<<<<
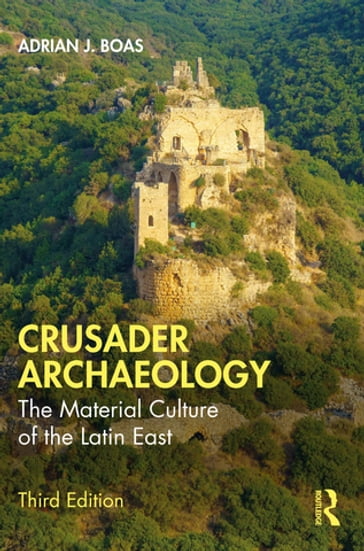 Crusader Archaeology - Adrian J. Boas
>>>>
<<<<
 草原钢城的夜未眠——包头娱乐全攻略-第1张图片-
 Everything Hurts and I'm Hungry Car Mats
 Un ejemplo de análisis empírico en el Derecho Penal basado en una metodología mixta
>>>>
<<<<
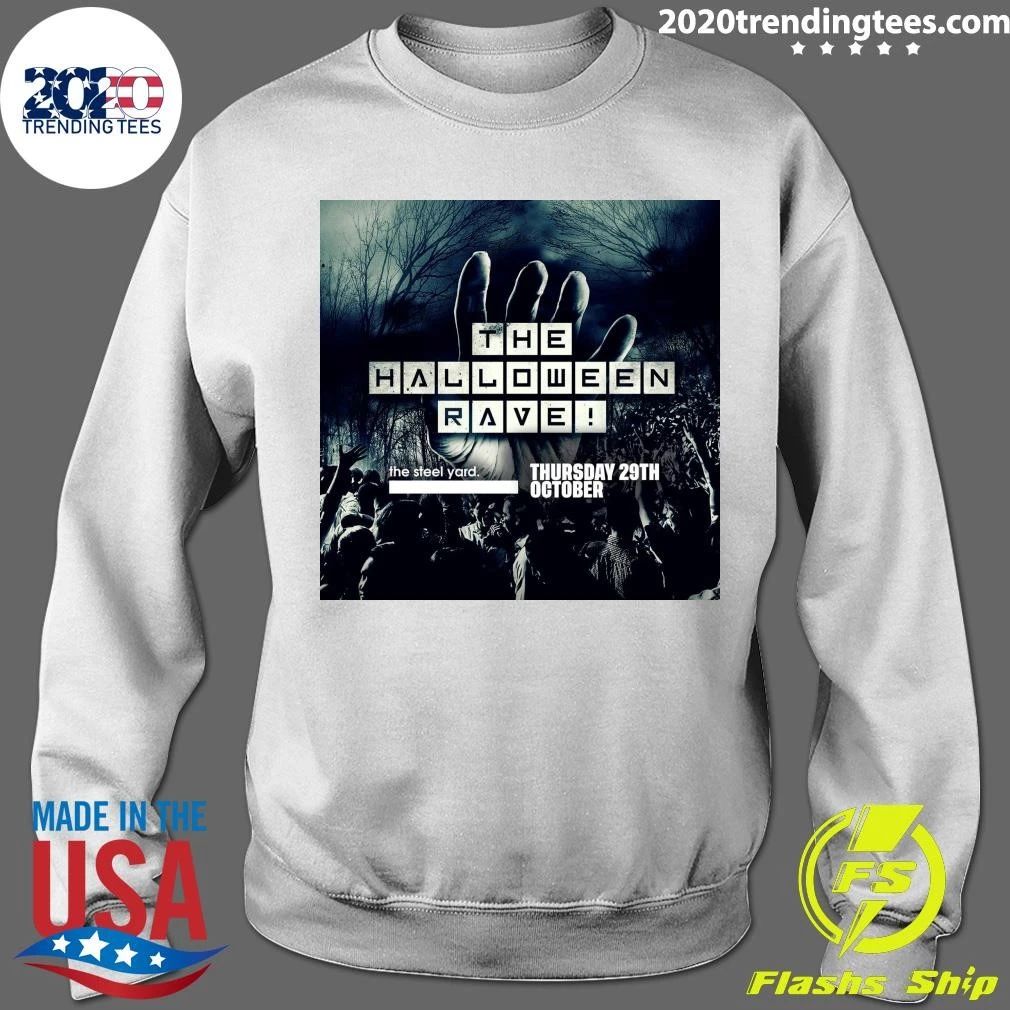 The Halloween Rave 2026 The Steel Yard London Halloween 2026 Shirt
>>>>
* [Instruksi]: Kumpulkan setiap baris dari daftar di atas yang memuat kata "Everything". Huruf besar dan kecil harus sama persis.

* [Hasil Latihan]:
 Everything Hurts and I'm Hungry Car Mats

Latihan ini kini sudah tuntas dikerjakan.